The last paragraph in a letter dated March 22, 1943 reminds me to take stock of all that I own, and of the conveniences of living in the 21st century:

“Pass this news on to the fellows and tell them I can’t write them all because I’ll only have to tell them all the same news . . . tell them and the LeBlancs that this is sure a swell pen & pencil set. The pen writes by itself. All I have to do is hold it. I really appreciate it. This watch that you gave me is really on the ball. It will go pretty near two days on one winding and it’s keeping good time.”
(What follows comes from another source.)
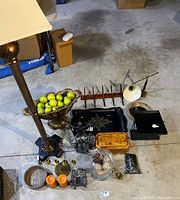 Photo showing a 5ft tall floor lamp with a cream fabric shade standing next to a cluster of home decor items on the floor including a decorative metal bowl with faux green apples, wooden tray, brass candlesticks, orange candles, and various small accents.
Just the thought of having to write individual letters to all my friends and family leaves me exhausted. With Facebook and other social media, I can update all 255 of my closest peeps (!) with the click of a key. I do, though, remember receiving my own gift pen & pencil set when I left for my first college, and treasured it as I did my Smith Corona electric typewriter (which was quite a technological advancement from the manual one on which I learned to type at Braintree High School). Do we make wind-up watches anymore? I wonder what percentage of our population even wears a wrist watch in 2011.

Earlier in this same letter, Dad asks his family to remind any of the “fellows” to follow that they should bring 10 hangers with them, and requests “a carton of book matches, if you can get them. All they have down here are those penny boxes of wooden matches and they are too bulky to carry around.” To smoke was the status quo, and if cigarette manufacturers had the knowledge then of the destructive physical results, they sure didn’t tell anyone. Soldiers would find cigarettes in their meal rations . . . “’Spuds,’ ‘Wings,’ and if we were lucky,” Dad tells me, “Chelseys.”  They came four in a pack. I am reminded of being a child in a time when chalky candy cigarettes from the “Penny Store” were a treat. Ugh.